Il Giubileo e, più in generale, «l’annuncio della salvezza, la proclamazione del Vangelo, la pratica della lectio perché la Parola di Dio sia lampada per il cammino della vita, invitano ad accogliere il dono della vita nuova. La “vita vecchia” è insopportabile: basta con il peccato!». Da qui, anzitutto, un richiamo a dedicare una speciale attenzione al sacramento della Riconciliazione, «esposto al rischio di un’enfasi sproporzionata sul “dire i peccati”, piuttosto che sul celebrare la grazia del perdono. È esposto anche al rischio di essere una pratica troppo individualistica. Pertanto è saggio proporre, motivare e curare la celebrazione comunitaria della Riconciliazione con confessione e assoluzione individuale».
Dalla dimensione personale e comunitaria del peccato, la riflessione dell’Arcivescovo si sposta poi su quella sociale, con riferimento in particolare ai conflitti in corso: «Noi figli e figlie di Dio, discepoli di Gesù e tutti gli uomini e le donne di buona volontà e di buon senso ­- scrive tra l’altro mons. Delpini - dobbiamo essere uniti nel gridare: basta con la guerra! La fiducia nell’umanità, nelle istituzioni, nella cultura, nelle religioni è messa a dura prova. Ci sembra di essere inascoltati da politici impotenti e forse inclini piuttosto a incrementare gli armamenti che a costruire la pace». Seguono alcuni suggerimenti su come le comunità cristiane potrebbero concretamente promuovere una educazione alla pace.

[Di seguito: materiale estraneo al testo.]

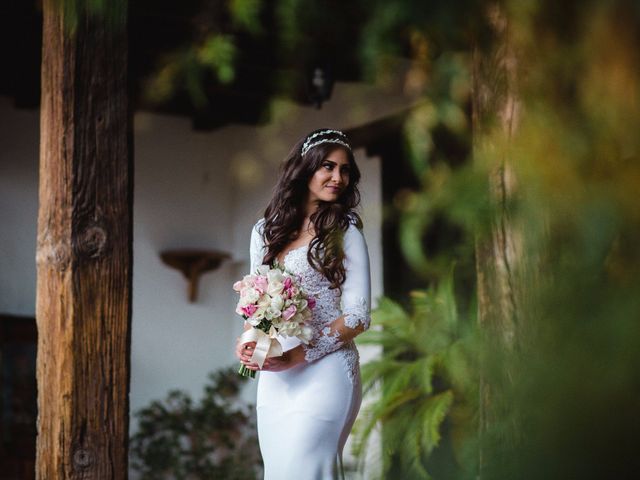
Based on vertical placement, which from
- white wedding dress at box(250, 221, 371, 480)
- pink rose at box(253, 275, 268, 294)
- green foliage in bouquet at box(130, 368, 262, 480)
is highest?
pink rose at box(253, 275, 268, 294)

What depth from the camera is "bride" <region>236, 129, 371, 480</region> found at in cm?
304

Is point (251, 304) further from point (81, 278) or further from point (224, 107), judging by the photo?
point (224, 107)

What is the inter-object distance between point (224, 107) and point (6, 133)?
162 cm

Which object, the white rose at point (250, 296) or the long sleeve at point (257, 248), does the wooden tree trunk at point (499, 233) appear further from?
the long sleeve at point (257, 248)

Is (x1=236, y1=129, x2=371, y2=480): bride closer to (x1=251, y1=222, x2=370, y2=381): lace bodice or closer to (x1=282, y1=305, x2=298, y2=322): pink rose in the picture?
(x1=251, y1=222, x2=370, y2=381): lace bodice

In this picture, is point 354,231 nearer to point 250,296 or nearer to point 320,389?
point 250,296

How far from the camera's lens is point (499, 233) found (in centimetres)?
77

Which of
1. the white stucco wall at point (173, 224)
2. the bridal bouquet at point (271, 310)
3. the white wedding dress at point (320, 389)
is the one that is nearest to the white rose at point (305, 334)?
the bridal bouquet at point (271, 310)

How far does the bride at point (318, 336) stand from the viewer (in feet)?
9.98

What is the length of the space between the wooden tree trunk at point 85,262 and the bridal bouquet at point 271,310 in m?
0.38

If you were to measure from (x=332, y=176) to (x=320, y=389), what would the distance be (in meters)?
0.72

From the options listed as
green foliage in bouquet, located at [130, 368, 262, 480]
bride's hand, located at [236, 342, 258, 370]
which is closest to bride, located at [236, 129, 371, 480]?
bride's hand, located at [236, 342, 258, 370]

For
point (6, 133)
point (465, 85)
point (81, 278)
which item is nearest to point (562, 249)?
point (465, 85)

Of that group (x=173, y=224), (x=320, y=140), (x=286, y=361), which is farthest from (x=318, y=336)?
(x=173, y=224)
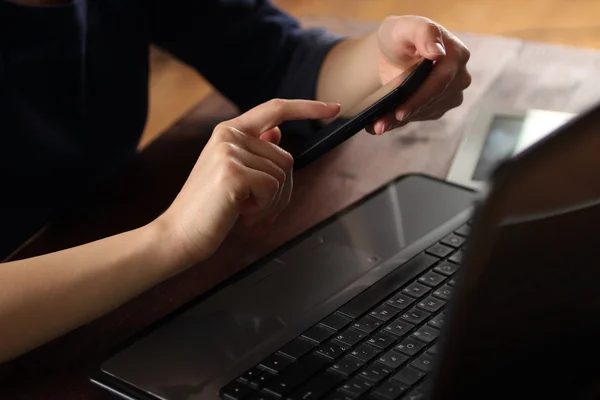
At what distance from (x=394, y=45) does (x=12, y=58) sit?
1.22 feet

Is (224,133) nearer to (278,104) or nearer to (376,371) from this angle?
(278,104)

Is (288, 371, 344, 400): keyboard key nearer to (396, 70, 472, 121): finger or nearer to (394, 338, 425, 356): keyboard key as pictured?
(394, 338, 425, 356): keyboard key

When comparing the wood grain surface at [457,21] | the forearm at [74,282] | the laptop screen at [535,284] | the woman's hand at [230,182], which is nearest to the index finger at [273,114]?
the woman's hand at [230,182]

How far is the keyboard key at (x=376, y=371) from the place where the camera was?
1.76 ft

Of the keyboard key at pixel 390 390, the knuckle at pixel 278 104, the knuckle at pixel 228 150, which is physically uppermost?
the knuckle at pixel 278 104

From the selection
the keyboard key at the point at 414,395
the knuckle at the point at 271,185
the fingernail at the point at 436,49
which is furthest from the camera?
the fingernail at the point at 436,49

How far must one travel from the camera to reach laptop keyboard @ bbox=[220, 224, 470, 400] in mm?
530

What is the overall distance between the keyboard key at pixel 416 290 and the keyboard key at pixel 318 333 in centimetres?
7

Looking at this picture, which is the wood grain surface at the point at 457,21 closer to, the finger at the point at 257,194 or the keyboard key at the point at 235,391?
the finger at the point at 257,194

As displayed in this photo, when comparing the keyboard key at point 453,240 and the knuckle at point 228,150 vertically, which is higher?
the knuckle at point 228,150

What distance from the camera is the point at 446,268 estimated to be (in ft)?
2.13

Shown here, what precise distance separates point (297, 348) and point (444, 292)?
0.40ft

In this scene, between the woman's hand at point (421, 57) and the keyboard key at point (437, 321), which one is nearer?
the keyboard key at point (437, 321)

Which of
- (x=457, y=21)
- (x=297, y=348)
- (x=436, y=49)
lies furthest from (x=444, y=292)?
(x=457, y=21)
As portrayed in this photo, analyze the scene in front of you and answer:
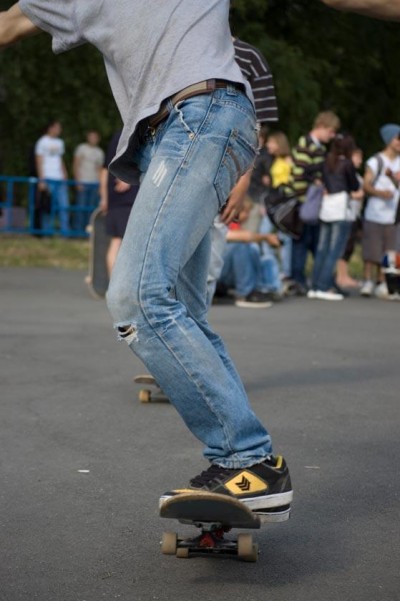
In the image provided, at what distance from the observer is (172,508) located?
400 cm

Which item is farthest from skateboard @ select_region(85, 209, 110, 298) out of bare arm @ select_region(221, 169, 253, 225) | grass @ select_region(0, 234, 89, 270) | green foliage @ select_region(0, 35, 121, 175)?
green foliage @ select_region(0, 35, 121, 175)

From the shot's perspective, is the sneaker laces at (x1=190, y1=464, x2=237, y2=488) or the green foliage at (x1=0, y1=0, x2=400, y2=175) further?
the green foliage at (x1=0, y1=0, x2=400, y2=175)

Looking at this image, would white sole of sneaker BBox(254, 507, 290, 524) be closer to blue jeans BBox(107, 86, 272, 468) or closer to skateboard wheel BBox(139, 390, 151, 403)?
blue jeans BBox(107, 86, 272, 468)

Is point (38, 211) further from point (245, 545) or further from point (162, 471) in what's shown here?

Il documento è poi completato da una seconda parte - “Annuncio, missione, sinodalità: ricòrdati del cammino percorso” - in cui l’Arcivescovo ripercorre i passi compiuti in questi anni dalla Chiesa ambrosiana «con l’intenzione di mettere al centro la missione, così da farne memoria riconoscente, per rilanciare il suo cammino, in obbediente ascolto a quanto il Sinodo dei Vescovi e il cammino sinodale delle Chiese in Italia ci stanno proponendo». Vengono quindi ricordate tappe fondamentali come la creazione delle Comunità pastorali (sotto l’episcopato del cardinale Tettamanzi), la celebrazione del Sinodo minore “Chiesa dalle genti” e più recentemente la creazione delle Assemblee sinodali decanali e il rinnovo dei Consigli pastorali di Parrocchie e Comunità pastorali. «In una società innovativa, operosa, aperta e insieme incerta, spaventata, disperata - conclude mons. Delpini -, insieme con tutta la Chiesa italiana la nostra comunità cristiana ambrosiana vive la fecondità del seme, del sale, del lievito perché si conferma e si riconosce come il tralcio unito alla vite che solo così può portare molto frutto, secondo la promessa e lo stile di Gesù».